Dr15Jones commented 1 year ago

@makortel could you help Philippe to reproduce the problem?

davidlange6 commented 1 year ago

something like

scram p CMSSW_13_2_ROOT628_X_2023-05-22-2300
cd CMSSW_13_2_ROOT628_X_2023-05-22-2300/src
cmsenv
git cms-addpkg DataFormats/Scouting
scram b
scram b runtests
makortel commented 1 year ago

Just for the record, I shared a simpler recipe to Philippe.

makortel commented 1 year ago

https://github.com/cms-sw/cmssw/pull/41964 removes the failing tests (after better tests were developed).

@pcanal Is there a need to preserve a setup to reproduce the crash?

pcanal commented 1 year ago

Yes, this is not resolved.

makortel commented 1 year ago

@smuzaffar Would it be feasible to have a longer-than-IB-lifetime build for ROOT628? Or do we keep the tests failing for now?

smuzaffar commented 1 year ago

I would say, let the test fail for now.

Dr15Jones commented 1 year ago

So I did a small amount of testing and I see the failure using the following minimum python

import ROOT

f = ROOT.TFile.Open("testDataFormatsScoutingRun2_step1.root")
e = ROOT.fwlite.Event(f)

the job fails as it is attempting to shutdown.

hahnjo commented 1 year ago

I believe this may also be fixed via https://github.com/cms-sw/cmssw/pull/42628, can you confirm?

makortel commented 1 year ago

It seems so.
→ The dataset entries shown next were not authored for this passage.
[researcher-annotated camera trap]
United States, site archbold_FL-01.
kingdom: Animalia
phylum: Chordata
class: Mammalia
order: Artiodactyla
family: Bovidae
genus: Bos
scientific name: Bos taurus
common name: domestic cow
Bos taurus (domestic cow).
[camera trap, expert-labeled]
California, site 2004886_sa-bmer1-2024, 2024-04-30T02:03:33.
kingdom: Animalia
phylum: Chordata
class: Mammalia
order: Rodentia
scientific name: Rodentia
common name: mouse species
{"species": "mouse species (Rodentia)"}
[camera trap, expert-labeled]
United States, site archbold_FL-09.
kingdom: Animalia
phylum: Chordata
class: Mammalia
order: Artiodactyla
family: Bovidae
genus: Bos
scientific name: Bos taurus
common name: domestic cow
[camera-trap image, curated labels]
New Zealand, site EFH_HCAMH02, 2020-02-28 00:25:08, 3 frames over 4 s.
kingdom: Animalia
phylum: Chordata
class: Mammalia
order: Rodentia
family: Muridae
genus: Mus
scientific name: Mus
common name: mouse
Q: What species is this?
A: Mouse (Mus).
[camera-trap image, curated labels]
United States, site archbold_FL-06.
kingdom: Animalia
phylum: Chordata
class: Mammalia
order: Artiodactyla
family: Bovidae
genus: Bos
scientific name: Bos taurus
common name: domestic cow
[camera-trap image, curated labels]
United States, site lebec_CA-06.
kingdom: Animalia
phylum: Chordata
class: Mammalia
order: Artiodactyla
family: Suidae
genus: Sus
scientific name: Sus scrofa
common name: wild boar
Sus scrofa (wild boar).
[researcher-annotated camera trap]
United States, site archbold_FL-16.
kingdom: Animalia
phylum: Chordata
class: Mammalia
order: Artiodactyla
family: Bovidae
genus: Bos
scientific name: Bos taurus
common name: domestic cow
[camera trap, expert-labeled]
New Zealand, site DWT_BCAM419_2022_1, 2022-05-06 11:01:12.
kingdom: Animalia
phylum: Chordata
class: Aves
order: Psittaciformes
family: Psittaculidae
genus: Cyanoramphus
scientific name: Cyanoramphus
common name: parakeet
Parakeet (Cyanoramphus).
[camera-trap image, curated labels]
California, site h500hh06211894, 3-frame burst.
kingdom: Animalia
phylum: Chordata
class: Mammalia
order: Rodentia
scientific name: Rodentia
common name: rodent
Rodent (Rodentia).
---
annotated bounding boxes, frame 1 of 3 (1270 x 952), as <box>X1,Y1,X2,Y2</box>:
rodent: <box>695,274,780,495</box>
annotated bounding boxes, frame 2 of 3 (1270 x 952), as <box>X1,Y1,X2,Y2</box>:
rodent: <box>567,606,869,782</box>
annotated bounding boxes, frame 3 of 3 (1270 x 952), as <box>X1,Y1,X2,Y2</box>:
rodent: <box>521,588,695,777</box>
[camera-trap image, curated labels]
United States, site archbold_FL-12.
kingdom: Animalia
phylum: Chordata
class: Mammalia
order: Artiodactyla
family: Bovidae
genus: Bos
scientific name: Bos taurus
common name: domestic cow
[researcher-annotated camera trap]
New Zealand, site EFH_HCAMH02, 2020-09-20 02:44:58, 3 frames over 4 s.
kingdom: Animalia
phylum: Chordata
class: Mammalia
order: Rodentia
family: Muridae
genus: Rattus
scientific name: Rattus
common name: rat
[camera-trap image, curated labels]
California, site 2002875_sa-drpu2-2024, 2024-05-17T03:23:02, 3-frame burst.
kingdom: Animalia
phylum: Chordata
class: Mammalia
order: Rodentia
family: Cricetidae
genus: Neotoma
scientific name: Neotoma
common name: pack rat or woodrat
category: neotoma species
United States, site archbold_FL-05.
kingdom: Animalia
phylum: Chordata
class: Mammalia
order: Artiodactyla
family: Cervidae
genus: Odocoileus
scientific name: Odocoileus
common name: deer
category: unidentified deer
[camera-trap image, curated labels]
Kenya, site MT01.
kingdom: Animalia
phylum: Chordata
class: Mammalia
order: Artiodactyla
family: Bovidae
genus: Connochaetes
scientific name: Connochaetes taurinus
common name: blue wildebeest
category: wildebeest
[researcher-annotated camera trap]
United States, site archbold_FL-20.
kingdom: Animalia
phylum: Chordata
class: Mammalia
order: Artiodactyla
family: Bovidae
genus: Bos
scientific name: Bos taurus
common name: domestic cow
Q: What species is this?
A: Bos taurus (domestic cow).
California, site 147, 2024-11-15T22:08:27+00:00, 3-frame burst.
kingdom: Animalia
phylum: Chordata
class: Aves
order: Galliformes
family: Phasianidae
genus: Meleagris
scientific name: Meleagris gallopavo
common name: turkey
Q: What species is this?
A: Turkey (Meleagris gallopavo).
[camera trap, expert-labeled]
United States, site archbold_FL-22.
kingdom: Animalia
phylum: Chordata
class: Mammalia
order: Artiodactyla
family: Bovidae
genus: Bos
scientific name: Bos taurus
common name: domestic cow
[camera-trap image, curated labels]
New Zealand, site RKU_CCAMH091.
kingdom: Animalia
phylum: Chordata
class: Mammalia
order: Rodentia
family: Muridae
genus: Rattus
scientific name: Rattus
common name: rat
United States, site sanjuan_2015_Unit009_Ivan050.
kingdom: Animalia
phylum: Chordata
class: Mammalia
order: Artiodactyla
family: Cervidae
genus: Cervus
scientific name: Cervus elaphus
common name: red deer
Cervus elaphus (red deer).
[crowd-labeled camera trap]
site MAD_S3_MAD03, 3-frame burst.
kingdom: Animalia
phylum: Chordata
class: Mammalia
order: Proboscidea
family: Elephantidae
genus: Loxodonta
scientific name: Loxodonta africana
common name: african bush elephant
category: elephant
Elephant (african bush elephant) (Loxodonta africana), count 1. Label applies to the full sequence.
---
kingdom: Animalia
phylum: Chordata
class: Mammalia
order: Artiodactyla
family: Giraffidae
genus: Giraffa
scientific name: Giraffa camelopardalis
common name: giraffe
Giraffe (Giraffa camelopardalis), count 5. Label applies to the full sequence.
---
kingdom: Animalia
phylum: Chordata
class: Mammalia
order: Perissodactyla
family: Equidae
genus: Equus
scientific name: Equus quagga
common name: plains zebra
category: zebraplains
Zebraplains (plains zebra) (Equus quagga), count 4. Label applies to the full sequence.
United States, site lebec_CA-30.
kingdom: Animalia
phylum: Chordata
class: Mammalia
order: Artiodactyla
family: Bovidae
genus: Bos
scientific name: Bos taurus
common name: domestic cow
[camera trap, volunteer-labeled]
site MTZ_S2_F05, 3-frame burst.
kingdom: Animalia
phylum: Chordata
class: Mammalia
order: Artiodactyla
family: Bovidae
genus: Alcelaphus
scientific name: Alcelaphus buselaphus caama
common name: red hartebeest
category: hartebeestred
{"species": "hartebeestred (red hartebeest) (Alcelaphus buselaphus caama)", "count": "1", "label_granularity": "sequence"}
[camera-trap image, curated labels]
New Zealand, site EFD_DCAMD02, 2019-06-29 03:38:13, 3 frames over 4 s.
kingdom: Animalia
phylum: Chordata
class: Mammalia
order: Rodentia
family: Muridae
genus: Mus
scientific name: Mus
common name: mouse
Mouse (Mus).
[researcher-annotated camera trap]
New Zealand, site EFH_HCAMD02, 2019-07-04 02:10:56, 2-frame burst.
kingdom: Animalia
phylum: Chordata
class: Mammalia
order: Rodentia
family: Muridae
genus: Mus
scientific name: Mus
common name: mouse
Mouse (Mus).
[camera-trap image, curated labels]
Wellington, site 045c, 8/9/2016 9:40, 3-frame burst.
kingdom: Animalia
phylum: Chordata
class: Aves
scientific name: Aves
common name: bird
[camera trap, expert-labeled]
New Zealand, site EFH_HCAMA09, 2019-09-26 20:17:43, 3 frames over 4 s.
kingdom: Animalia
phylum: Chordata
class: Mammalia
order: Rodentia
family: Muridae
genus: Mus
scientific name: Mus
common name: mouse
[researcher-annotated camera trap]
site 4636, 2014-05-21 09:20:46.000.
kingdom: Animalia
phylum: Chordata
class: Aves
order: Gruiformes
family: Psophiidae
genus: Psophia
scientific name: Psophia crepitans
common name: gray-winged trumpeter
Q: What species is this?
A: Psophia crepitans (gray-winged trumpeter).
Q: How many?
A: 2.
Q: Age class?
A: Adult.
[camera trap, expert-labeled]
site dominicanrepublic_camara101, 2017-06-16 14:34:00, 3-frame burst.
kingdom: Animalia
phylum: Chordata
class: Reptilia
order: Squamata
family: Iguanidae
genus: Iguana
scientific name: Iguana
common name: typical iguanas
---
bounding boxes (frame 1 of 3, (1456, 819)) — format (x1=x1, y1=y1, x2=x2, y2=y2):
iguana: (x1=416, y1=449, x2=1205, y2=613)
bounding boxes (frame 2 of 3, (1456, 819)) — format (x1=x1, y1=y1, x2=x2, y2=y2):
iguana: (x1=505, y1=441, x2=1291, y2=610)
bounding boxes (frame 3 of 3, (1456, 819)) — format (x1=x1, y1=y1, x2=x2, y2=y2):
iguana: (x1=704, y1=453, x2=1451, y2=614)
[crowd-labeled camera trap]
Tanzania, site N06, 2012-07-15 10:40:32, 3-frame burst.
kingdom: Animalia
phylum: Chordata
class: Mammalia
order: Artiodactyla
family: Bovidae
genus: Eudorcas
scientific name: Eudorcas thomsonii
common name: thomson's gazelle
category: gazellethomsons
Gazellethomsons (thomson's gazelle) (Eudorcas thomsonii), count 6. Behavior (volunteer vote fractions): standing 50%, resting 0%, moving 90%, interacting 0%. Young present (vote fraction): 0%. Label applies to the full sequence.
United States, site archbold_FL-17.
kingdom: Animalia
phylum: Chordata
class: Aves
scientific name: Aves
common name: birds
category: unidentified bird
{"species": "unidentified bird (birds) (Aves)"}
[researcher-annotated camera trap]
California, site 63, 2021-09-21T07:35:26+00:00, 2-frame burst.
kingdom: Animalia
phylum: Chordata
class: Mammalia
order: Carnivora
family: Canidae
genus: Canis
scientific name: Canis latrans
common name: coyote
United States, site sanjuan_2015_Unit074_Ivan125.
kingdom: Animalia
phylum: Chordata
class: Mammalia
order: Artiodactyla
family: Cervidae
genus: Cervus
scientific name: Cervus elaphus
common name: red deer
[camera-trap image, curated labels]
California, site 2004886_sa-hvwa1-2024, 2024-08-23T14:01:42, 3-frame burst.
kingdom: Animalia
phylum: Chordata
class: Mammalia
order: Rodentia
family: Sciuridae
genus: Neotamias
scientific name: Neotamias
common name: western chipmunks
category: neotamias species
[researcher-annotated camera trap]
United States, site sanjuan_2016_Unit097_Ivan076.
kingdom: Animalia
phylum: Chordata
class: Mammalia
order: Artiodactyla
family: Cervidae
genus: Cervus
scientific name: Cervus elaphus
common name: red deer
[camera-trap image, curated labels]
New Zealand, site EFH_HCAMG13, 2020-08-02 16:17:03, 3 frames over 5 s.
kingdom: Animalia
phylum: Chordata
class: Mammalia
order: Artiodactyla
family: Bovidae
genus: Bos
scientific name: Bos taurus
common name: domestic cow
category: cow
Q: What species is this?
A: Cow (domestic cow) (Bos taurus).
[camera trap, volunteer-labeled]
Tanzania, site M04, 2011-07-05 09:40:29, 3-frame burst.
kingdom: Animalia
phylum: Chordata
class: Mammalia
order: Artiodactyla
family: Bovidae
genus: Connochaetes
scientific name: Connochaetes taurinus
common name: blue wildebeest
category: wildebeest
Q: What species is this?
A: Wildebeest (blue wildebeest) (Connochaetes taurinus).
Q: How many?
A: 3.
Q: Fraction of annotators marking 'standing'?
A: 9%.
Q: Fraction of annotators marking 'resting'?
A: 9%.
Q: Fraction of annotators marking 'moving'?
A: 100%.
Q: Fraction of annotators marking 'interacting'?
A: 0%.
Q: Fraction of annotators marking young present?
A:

The last failures were in CMSSW_13_3_ROOT6_X_2023-08-28-2300, and https://github.com/cms-sw/cmssw/pull/42628 was merged in CMSSW_13_3_X_2023-08-29-1100. So far there has been 6 IBs (x2 to cover both 6.28 and master) without these failures. I also tested the simple reproducer of https://github.com/cms-sw/cmssw/issues/41222#issuecomment-1629517319 in CMSSW_13_3_ROOT628_X_2023-09-03-2300, and the job succeeded now.

makortel commented 1 year ago

+core

cmsbuild commented 1 year ago

This issue is fully signed and ready to be closed.

makortel commented 1 year ago

@cmsbuild, please close

makortel commented 1 year ago

I'm going to now proceed with the deletion of these unit tests (as they were superseded earlier, and were kept only to the investigation of this issue). If anyone subscribed thinks there would still be value in keeping the tests, scream soon.